Promoting the Integrity and Security of Telecommunications Certification Bodies, Measurement Facilities, and the Equipment Authorization Program
The Federal Communications Commission (Commission or FCC) issues a Second Further Notice of Proposed Rulemaking proposing to cease recognition of test labs, Testing Certificatio...
The Federal Communications Commission (Commission or FCC) issues a Second Further Notice of Proposed Rulemaking proposing to cease recognition of test labs, Testing Certification Bodies (TCBs), and laboratory accreditation bodies in non-MRA or trade agreement participants (
i.e.,
non-Reciprocal Territories). The Commission also seeks comment on modernizing data analytics capabilities, and explores additional measures to protect intellectual property and national security.
DATES:
Comments are due on or before June 15, 2026 and reply comments are due on or before July 14, 2026.
ADDRESSES:
Pursuant to §§ 1.415 and 1.419 of the Commission's rules, 47 CFR 1.415, 1.419, interested parties may file comments and reply comments on or before the dates indicated in the
DATES
section above. Comments may be filed using the Commission's Electronic Comment Filing System (ECFS). You may submit comments, identified by ET Docket No. 24-136, by any of the following methods:
Electronic Filers:
Comments may be filed electronically using the internet by accessing the ECFS:
https://www.fcc.gov/ecfs.
Paper Filers:
Parties who choose to file by paper must file an original and one copy of each filing.
Filings can be sent by hand or messenger delivery, by commercial courier, or by the U.S. Postal Service.All filings must be addressed to the Secretary, Federal Communications Commission.
Hand-delivered or messenger-delivered paper filings for the Commission's Secretary are accepted between 8:00 a.m. and 4:00 p.m. by the FCC's mailing contractor at 9050 Junction Drive, Annapolis Junction, MD 20701. All hand deliveries must be held together with rubber bands or fasteners. Any envelopes and boxes must be disposed of before entering the building.
Commercial courier deliveries (any deliveries not by the U.S. Postal Service) must be sent to 9050 Junction Drive, Annapolis Junction, MD 20701.

What to do: Proceed with the FCC filing notice on telecommunications certification bodies, continuing from its last sentence. The rows are not needed here.

Information provided:
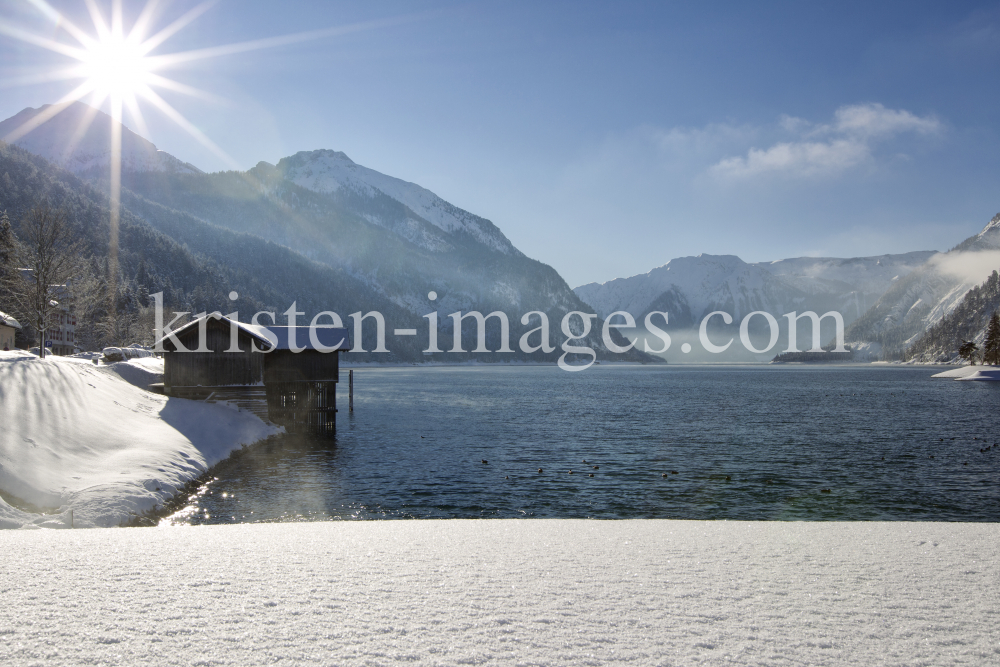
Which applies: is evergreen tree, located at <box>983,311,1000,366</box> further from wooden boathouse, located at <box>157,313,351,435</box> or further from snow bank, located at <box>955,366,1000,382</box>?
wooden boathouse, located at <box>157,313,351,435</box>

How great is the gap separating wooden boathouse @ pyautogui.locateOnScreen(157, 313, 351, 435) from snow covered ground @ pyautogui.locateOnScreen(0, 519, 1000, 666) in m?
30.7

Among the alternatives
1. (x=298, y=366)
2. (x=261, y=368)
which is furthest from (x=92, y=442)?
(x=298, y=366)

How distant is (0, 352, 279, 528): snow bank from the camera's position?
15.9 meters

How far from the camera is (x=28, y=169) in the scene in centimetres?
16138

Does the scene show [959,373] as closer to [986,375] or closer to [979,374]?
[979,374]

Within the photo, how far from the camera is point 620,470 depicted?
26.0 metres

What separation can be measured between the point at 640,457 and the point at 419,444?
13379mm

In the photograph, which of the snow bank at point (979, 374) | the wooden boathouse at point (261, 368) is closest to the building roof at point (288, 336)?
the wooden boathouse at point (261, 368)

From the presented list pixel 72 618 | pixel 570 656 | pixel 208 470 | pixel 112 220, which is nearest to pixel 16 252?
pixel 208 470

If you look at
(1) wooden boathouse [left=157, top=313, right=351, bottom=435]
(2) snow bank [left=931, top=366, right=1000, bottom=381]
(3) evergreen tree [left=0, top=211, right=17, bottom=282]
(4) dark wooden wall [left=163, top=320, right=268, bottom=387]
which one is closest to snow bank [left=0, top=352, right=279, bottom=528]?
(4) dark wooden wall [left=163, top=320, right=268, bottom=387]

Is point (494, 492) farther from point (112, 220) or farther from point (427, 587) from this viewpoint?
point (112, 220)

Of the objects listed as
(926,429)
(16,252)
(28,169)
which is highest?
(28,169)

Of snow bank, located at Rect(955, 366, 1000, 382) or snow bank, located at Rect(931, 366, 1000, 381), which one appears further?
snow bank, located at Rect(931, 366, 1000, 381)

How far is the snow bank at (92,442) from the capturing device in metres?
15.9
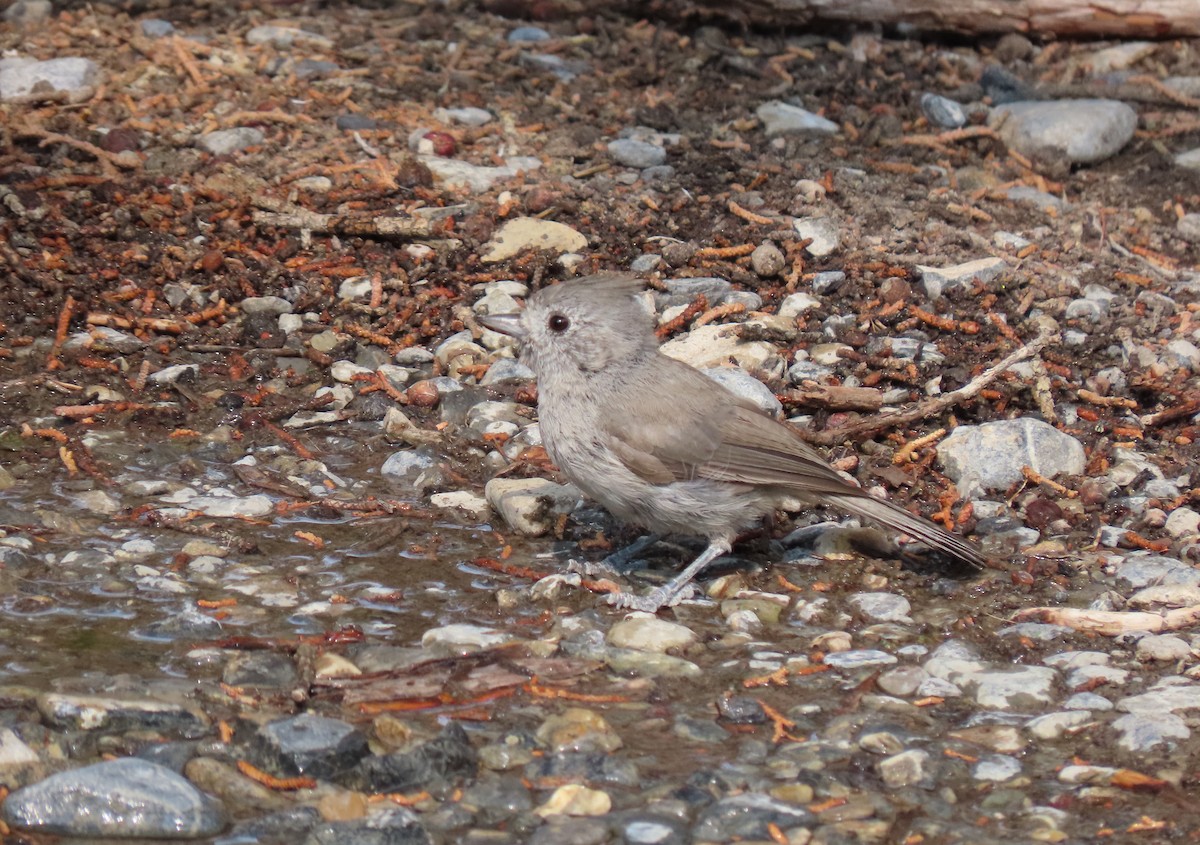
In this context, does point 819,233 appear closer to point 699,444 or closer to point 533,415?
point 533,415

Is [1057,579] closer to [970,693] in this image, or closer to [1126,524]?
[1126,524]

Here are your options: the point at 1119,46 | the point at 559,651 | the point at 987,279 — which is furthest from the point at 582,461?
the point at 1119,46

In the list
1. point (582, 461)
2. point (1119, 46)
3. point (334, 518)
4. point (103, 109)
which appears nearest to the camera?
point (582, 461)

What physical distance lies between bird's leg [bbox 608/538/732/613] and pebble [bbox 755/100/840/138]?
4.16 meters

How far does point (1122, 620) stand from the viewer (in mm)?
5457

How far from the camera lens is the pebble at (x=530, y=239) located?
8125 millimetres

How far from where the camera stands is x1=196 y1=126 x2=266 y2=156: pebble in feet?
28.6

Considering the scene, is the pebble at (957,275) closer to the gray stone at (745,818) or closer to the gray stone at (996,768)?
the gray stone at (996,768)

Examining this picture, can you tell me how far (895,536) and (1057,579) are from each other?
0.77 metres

The answer:
Filings sent by U.S. Postal Service First-Class Mail, Priority Mail, and Priority Mail Express must be sent to 45 L Street NE, Washington, DC 20554.
People With Disabilities:
To request materials in accessible formats for people with disabilities (braille, large print, electronic files, audio format), send an email to
fcc504@fcc.gov
or call the Consumer & Governmental Affairs Bureau at 202-418-0530.
FOR FURTHER INFORMATION CONTACT:
Katherine Nevitt of the Office of Engineering and Technology, at 301-317-0062 or
katherine.nevitt@fcc.gov.
SUPPLEMENTARY INFORMATION:
This is a summary of the Commission's
Second Further Notice of Proposed Rulemaking,
in ET Docket No. 24-136, FCC 26-28, adopted on April 30, 2026, and released on May 1, 2026. The full text of this document is available for public inspection and can be downloaded at
https://docs.fcc.gov/public/attachments/FCC-26-28A1.pdf.
Alternative formats are available for people with disabilities (Braille, large print, electronic files, audio format) by sending an email to
fcc504@fcc.gov
or calling the Commission's Consumer and Governmental Affairs Bureau at (202) 418-0530 (voice).
Ex Parte Presentations.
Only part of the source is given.